Başkanımız Ali Koç, sözlerini şu şekilde noktaladı: 

Fenerbahçe Spor Kulübü olarak hakemler hakkında en az konuşan kulüp biziz. Buna rağmen en çok kırmızı kartı da, kartı da biz görmüşüz. Biz, fazla konuşmadık, konuşmamaya da özen gösterdik. Ama kim çok konuşursa onun önünde işler daha pozitife gidiyor. İşte biz, böyle bir ortam olmasını istemiyoruz. Kimin sesi çok çıkarsa onun istediği bir ortam olmasını istemiyoruz, kimin federasyonda daha fazla üyesi varsa yani formasını tuttuğu takımın haklarını savunduğu bir ortamda onların çıkarlarına sahip çıkılsın, işte biz böyle bir ortam istemiyoruz. Biz, adil rekabet istiyoruz. Oraya atanacak kişilerin de Türk futbolunu layıkıyla temsil edebilecek kifayetli, liyakat açısından gelişmiş, katma değer yaratabilecek kişilerden oluşması gerektiğini düşünüyoruz. 3 Fenerbahçe’den, 3 Galatasaray’dan, 3 Beşiktaş’tan vs. gibi bugüne kadar alışık gelinen bir dağılım olacaksa Türk futbolu hiçbir yere gitmeyecektir. Çünkü pek çok insan üzerinden formayı çıkartamıyor, herkes formasını çıkartmasını bilecek ve futbol federasyonunda yer alacaksa büyük resme hizmet edecek.
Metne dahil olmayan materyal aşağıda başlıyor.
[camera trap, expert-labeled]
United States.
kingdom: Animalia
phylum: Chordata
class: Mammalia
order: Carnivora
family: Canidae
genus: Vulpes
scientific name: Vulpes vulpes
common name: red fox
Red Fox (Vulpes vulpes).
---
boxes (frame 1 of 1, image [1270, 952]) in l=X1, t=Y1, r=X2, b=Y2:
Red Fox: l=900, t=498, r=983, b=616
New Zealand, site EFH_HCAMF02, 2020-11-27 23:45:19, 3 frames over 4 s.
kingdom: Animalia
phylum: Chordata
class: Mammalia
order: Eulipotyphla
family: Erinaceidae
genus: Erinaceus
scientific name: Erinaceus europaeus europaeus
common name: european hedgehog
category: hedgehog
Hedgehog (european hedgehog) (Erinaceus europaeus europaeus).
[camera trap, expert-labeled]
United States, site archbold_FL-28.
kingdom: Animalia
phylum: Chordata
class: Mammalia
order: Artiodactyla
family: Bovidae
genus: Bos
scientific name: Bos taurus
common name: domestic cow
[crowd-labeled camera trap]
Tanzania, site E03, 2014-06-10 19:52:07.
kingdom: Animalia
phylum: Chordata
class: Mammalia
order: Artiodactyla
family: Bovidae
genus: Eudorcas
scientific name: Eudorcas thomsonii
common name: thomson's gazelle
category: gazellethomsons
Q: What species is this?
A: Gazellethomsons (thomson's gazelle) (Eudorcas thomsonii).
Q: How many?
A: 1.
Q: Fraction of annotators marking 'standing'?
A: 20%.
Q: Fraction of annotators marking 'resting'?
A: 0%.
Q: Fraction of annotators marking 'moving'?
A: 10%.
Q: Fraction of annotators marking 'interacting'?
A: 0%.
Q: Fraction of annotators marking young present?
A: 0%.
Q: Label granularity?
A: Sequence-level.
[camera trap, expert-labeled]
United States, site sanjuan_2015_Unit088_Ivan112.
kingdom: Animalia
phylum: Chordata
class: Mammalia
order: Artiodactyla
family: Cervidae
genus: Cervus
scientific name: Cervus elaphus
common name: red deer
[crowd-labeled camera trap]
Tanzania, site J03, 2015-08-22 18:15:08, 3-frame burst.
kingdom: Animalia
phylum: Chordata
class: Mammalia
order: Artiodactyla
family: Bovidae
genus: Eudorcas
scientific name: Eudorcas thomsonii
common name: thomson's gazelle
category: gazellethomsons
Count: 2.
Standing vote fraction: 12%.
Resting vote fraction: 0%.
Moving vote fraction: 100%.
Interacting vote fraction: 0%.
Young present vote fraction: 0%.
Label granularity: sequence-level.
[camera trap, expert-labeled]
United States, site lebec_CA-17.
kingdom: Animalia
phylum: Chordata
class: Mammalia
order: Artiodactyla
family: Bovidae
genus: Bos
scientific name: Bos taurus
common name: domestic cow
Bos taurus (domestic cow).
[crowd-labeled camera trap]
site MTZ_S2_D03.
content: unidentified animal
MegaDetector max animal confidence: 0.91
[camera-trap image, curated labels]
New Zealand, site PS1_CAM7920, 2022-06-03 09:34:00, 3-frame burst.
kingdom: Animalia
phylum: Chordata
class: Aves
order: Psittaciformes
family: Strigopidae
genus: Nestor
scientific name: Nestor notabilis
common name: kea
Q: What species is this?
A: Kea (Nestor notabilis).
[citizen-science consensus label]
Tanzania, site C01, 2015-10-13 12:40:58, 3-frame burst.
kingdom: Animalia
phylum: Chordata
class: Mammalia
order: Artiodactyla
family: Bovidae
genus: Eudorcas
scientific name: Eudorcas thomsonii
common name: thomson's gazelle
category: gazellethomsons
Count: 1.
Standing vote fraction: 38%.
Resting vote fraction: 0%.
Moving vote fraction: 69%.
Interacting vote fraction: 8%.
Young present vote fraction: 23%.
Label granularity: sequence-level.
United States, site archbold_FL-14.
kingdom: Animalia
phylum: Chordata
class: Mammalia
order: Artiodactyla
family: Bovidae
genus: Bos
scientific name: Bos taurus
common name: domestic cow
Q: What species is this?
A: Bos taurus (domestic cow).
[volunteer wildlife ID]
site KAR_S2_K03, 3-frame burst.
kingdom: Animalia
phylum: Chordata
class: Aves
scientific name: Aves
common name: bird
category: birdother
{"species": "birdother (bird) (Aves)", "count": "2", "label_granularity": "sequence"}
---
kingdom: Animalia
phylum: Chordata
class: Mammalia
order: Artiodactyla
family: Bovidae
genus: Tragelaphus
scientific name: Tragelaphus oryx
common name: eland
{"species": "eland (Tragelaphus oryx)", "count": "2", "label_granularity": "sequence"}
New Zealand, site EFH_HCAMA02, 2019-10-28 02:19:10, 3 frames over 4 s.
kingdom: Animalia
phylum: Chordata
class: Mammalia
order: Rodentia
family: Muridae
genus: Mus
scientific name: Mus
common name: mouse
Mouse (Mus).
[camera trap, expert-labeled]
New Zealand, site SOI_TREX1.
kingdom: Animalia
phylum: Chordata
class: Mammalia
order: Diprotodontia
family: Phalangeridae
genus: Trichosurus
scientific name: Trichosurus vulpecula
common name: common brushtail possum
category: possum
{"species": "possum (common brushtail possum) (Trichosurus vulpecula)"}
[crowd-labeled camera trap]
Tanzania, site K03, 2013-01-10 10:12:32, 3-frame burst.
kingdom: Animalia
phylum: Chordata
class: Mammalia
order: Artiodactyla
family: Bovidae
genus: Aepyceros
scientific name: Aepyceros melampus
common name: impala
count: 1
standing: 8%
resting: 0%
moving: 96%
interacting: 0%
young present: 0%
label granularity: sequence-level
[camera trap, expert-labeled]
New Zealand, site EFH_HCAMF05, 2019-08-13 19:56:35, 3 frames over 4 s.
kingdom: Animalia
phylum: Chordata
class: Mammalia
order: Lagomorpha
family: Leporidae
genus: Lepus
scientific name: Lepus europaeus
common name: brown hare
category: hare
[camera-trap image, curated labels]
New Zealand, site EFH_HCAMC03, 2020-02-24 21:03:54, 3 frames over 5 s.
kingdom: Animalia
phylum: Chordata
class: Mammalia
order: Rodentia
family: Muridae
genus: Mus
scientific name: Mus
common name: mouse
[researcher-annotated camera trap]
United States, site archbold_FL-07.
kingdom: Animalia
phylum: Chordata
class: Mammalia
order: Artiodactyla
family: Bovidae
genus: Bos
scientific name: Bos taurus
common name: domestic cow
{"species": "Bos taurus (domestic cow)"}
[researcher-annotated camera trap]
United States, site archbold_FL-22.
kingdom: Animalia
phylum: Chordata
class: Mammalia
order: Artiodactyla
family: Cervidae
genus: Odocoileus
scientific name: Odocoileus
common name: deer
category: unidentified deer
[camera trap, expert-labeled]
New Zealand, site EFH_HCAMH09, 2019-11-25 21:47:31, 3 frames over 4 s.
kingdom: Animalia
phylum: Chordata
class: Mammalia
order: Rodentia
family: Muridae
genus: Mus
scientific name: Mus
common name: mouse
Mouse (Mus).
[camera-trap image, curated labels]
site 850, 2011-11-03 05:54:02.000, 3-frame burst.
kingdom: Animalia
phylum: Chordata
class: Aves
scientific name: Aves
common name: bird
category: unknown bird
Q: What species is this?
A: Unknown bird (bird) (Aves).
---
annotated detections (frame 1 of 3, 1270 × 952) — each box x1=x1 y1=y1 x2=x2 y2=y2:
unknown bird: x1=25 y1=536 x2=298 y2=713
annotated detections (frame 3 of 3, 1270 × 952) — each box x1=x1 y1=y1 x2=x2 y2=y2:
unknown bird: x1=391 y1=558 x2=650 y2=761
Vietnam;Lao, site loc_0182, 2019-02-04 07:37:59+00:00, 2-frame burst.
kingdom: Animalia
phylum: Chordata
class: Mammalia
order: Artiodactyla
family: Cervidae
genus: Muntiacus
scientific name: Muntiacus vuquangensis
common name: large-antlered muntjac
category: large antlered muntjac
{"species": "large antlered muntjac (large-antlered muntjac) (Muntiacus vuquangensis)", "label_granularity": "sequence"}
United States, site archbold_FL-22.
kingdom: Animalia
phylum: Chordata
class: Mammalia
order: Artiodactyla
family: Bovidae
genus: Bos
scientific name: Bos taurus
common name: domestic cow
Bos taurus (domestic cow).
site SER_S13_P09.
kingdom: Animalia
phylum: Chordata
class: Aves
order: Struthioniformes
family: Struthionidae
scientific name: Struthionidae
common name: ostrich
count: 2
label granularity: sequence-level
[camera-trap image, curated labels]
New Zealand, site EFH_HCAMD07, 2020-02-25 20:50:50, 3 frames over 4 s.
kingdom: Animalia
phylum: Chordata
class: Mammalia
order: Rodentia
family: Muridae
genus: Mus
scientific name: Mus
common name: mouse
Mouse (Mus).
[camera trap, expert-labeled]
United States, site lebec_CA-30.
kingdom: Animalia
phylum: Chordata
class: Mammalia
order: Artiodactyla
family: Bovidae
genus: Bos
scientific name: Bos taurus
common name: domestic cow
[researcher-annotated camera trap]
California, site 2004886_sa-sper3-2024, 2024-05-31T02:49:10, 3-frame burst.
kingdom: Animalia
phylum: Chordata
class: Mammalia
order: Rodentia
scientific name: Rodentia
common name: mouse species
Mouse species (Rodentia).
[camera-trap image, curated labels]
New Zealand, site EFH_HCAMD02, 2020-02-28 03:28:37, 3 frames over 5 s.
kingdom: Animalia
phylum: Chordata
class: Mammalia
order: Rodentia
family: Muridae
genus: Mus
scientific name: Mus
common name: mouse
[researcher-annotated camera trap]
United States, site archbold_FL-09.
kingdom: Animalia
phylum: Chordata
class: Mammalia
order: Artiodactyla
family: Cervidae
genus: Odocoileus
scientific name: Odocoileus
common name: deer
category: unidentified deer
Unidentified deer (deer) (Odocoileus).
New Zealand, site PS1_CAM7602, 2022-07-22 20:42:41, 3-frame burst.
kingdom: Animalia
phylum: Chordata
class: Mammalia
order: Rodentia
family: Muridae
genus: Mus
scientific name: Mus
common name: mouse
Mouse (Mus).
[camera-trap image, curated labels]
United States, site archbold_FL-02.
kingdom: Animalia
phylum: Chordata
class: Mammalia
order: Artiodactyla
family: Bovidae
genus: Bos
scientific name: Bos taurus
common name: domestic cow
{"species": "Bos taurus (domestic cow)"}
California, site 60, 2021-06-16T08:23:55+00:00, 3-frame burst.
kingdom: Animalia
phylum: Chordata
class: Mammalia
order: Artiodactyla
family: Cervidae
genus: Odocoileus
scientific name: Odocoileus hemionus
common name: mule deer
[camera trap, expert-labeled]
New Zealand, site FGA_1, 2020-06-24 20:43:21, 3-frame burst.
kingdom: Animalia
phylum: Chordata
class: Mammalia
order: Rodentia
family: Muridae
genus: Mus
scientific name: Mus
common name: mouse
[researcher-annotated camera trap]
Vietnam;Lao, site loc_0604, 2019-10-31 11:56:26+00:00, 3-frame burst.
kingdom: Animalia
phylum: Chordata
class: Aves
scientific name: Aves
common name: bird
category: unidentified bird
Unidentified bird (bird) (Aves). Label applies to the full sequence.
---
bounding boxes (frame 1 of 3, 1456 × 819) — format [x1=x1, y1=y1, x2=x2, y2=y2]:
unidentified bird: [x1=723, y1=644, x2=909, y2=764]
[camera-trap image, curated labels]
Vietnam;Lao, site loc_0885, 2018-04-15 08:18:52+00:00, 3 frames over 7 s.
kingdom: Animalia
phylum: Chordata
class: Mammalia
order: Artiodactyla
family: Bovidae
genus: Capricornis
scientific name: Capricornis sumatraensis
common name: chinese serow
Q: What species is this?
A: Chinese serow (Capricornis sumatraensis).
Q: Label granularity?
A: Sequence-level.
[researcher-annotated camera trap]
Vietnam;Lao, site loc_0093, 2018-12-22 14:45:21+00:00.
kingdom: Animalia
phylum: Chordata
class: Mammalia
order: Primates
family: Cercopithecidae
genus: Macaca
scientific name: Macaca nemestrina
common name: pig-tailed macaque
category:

Bu yönetim kurulu üyesi olur, bu profesyoneller olur, bu altyapı hocaları olur. Evet, hakem hataları konuşuluyor. Dikkat ederseniz sezon sonuna doğru artarak konuşulmaya başlandı. Bize göre kurgulanmış bir düzen var burada. Ne yazık ki böyle söylüyorum. Teknolojinin bu kadar geliştiği, VAR teknolojinin kullanıldığı, VAR sistemi iyi mi? Bence çok iyi. Tam yerine oturdu mu? Oturacak. Henüz ilk sezon. Bebeklik sıkıntıları var diyelim ama bu yapılan hataların yapılmasının önüne geçecek kadar sistem oturmuştu. Ama göz göre göre hatalar yapılıyor. Teknoloji ne kadar iyi olursa olsun önemli olan teknolojiyi kullanan insanların ne kadar iyi olduğu, ne kadar iyi niyetli olduğu. İnşallah önümüzdeki sezon en az konuştuğumuz şey, hakem hataları ve VAR’ın nasıl kullanıldığı olur.